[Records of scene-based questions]
○ ○ ○ ○ ○

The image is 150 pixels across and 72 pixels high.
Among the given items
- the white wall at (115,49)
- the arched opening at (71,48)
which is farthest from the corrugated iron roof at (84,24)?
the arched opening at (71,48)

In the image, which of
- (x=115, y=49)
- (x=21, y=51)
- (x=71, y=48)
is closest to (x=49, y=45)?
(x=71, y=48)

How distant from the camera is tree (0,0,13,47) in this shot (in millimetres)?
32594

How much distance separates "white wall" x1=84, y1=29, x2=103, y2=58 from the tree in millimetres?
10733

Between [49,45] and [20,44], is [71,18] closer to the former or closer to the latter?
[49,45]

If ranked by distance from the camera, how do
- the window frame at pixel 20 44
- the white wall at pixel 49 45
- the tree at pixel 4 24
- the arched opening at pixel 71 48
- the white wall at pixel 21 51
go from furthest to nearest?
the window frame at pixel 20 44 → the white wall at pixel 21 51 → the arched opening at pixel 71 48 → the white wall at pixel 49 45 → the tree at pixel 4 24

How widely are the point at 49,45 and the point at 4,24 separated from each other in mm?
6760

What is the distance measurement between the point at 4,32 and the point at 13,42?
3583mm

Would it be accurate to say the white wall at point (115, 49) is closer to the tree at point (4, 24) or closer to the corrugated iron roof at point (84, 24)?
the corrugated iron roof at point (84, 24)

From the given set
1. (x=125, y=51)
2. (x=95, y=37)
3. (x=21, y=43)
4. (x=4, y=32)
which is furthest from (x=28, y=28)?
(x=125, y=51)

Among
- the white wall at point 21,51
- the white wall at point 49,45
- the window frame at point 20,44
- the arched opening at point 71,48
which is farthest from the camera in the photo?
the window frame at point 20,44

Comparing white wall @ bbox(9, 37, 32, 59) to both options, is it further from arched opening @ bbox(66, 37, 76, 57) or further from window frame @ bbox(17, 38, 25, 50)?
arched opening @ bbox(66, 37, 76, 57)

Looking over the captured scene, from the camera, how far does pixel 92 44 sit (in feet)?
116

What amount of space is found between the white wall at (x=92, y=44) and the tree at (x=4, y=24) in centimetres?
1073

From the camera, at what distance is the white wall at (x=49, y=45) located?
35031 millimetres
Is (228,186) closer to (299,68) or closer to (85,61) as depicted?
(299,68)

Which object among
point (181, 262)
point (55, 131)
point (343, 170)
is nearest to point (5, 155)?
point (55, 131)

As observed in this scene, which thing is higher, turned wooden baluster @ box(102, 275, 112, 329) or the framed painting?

○ ○ ○ ○ ○

Print all of the rows above again, word for word, without changing anything.

The image is 150 pixels across and 72 pixels high.
Among the given items
- the white wall at (115,49)
- the arched opening at (71,48)
which is farthest from the corrugated iron roof at (84,24)?
the arched opening at (71,48)

In the image, which of
- (x=115, y=49)
- (x=21, y=51)
- (x=71, y=48)
is closest to (x=49, y=45)?
(x=71, y=48)

How distant from the camera is tree (0,0,13,47) in this shot (in millimetres)?
32594

How much distance separates "white wall" x1=84, y1=29, x2=103, y2=58 from the tree in millimetres?
10733

Between [49,45] and [20,44], is [71,18] closer to the former or closer to the latter?
[49,45]

If ranked by distance from the camera, how do
- the window frame at pixel 20 44
- the white wall at pixel 49 45
- the tree at pixel 4 24
- the arched opening at pixel 71 48
- the white wall at pixel 21 51
go from furthest to nearest?
the window frame at pixel 20 44 → the white wall at pixel 21 51 → the arched opening at pixel 71 48 → the white wall at pixel 49 45 → the tree at pixel 4 24

How widely are the point at 49,45 and the point at 4,24 separated from each other in mm?
6760

What is the distance measurement between the point at 4,32 and the point at 13,42?
3583mm

Would it be accurate to say the white wall at point (115, 49) is closer to the tree at point (4, 24) or closer to the corrugated iron roof at point (84, 24)?
the corrugated iron roof at point (84, 24)

From the given set
1. (x=125, y=51)
2. (x=95, y=37)
3. (x=21, y=43)
4. (x=4, y=32)
which is furthest from (x=28, y=28)?
(x=125, y=51)

Among
- the white wall at point 21,51
- the white wall at point 49,45
- the window frame at point 20,44
- the arched opening at point 71,48
which is farthest from the camera in the photo?
the window frame at point 20,44

Comparing white wall @ bbox(9, 37, 32, 59) to both options, is it further from arched opening @ bbox(66, 37, 76, 57) or further from window frame @ bbox(17, 38, 25, 50)?
arched opening @ bbox(66, 37, 76, 57)

Looking over the captured scene, from the camera, how far does pixel 92 44 sit (in feet)?
116

What amount of space is found between the white wall at (x=92, y=44) and the tree at (x=4, y=24) in centimetres?
1073

From the camera, at what distance is the white wall at (x=49, y=45) located?
35031 millimetres
Is (228,186) closer to (299,68) or closer to (85,61) as depicted?
(299,68)

Which object among
point (181, 262)
point (55, 131)
point (343, 170)
is nearest to point (5, 155)?
point (55, 131)

As observed in this scene, which thing is higher, turned wooden baluster @ box(102, 275, 112, 329) or the framed painting?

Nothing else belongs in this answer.